My daughters frequently attend our local libraries age-appropriate programs. The librarian uses manipulatives, art supplies, and books to teach the children fine motor and social-emotional skills. This gives my girls the chance to interact with other children to work on their social-emotional skills.
Parents should make sure that the activities that they are signing their children up for are age appropriate. Just because it says the activity is open to three to five year olds, does not always mean it is appropriate. As a former preschool teacher with extensive training in the development of young children, I have seen many people make the mistake of having children do inappropriate activities and expect a good outcome. This can be more harmful than beneficial. This will create frustrated children. If your child cannot share their toys with their siblings, you cannot expect them to be able to share a ball on the court.
Before the age of four, the brain does not fully have the capacity to understand other people’s feelings. That is why understanding emotions are taught in a preschool classroom. Sharing and empathy are developmentally difficult for young children and should be modeled consistently for it to be fully understood. In my preschool classroom, I had to have multiple sets of things due to this factor.
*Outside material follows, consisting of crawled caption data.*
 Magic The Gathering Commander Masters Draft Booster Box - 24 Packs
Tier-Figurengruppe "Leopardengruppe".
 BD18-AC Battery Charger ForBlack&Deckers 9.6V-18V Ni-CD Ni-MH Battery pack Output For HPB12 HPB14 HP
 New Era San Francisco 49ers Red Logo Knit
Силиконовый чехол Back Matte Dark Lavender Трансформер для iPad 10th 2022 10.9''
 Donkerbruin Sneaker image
Many sports programs expect young children to be able to play a sport that has one ball shared by two teams. This can only lead to a field or court filled with extremely frustrated preschoolers.
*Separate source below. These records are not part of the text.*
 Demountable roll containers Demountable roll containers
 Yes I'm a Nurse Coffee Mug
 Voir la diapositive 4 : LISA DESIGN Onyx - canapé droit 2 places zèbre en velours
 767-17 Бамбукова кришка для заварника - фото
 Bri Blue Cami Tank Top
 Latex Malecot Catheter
There are some sports themed programs that are very beneficial for young children. They use age-appropriate activities to help children learn beneficial skills for a sport. I had the privilege to run such a program a few years ago. The program uses a children’s book with animal characters teaching a new soccer skill. Each session we would do activities to be like one of the characters from the book. By the end of the session, the participants were able to do things like rollovers and drag backs.
What made this program so successful was the idea that each child had their own ball and was taught to use their ball to understand basic soccer skills. They were not put on a soccer field with one ball to fight over. Each skill that they were taught is a crucial skill for being successful in soccer when they are developmentally ready to fully understand how to play the game.
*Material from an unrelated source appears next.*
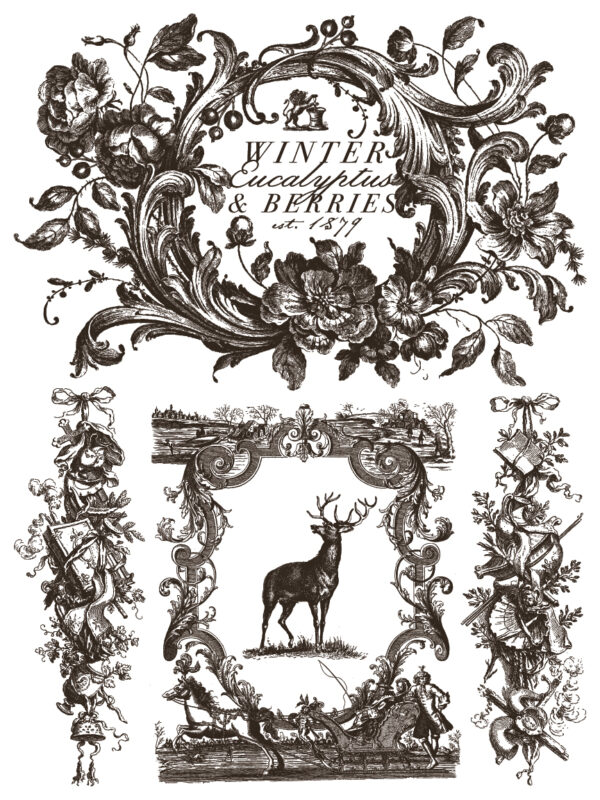 twelfth night | IOD paint inlay - Image 9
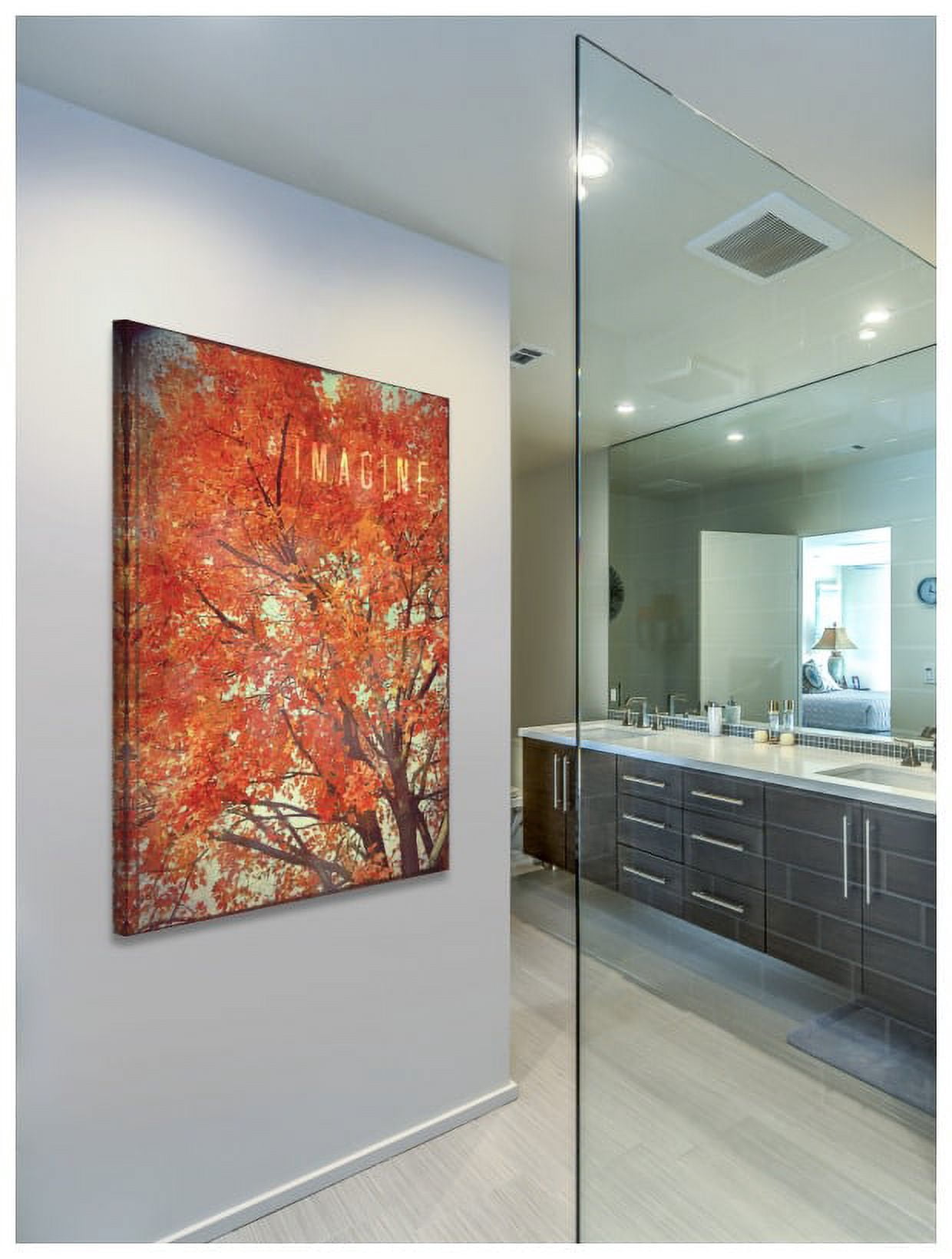 Marmont Hill "Imagine" by Robert Dickinson Painting Print on Canvas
Sports are not the only inappropriate activity for young children. There is much debate on whether or not young children should be playing competitive games at school. Some preschools have even banned them in the classroom. Some competitive games can be inappropriate for children due to the rules being too complex. Games with simple rules, but are competitive can still be very beneficial for your child. If they do not have the opportunity to practice working in a competitive manner, how can we expect them to be successful as adults?
An example of a simple competitive game that is beneficial is musical chairs. It teaches spatial awareness to young children. Many times children do not look around to see who is near them when they are moving around which can cause accidents. Musical chairs teaches children to look around at the other kids and where the furniture is in the room. This is considered a competitive game because there is one winner at the end. Simple competitive games are created to teach a specific skill to your child and can be a benefit.
As a parent and a former preschool teacher, I see the benefits of age-appropriate games and activities. These age-appropriate games can be played at school, home, or even out in the community, like at the local library. All parents should do a little research into the program they want their child to participate in. Just because it says it is appropriate, does not always mean that they are truly appropriate for your child. When we have too high of expectations for our children, we are just setting them up for failure in the long run.
If you are a stay at home parent like me, I would encourage you to look to your community for age-appropriate activities and programs. If your children go to daycare or school, they could still benefit from outside programs throughout the year, just do not overload them. Even age-appropriate programs should not get in the way of children being able to free play. Remember, they are still kids after all.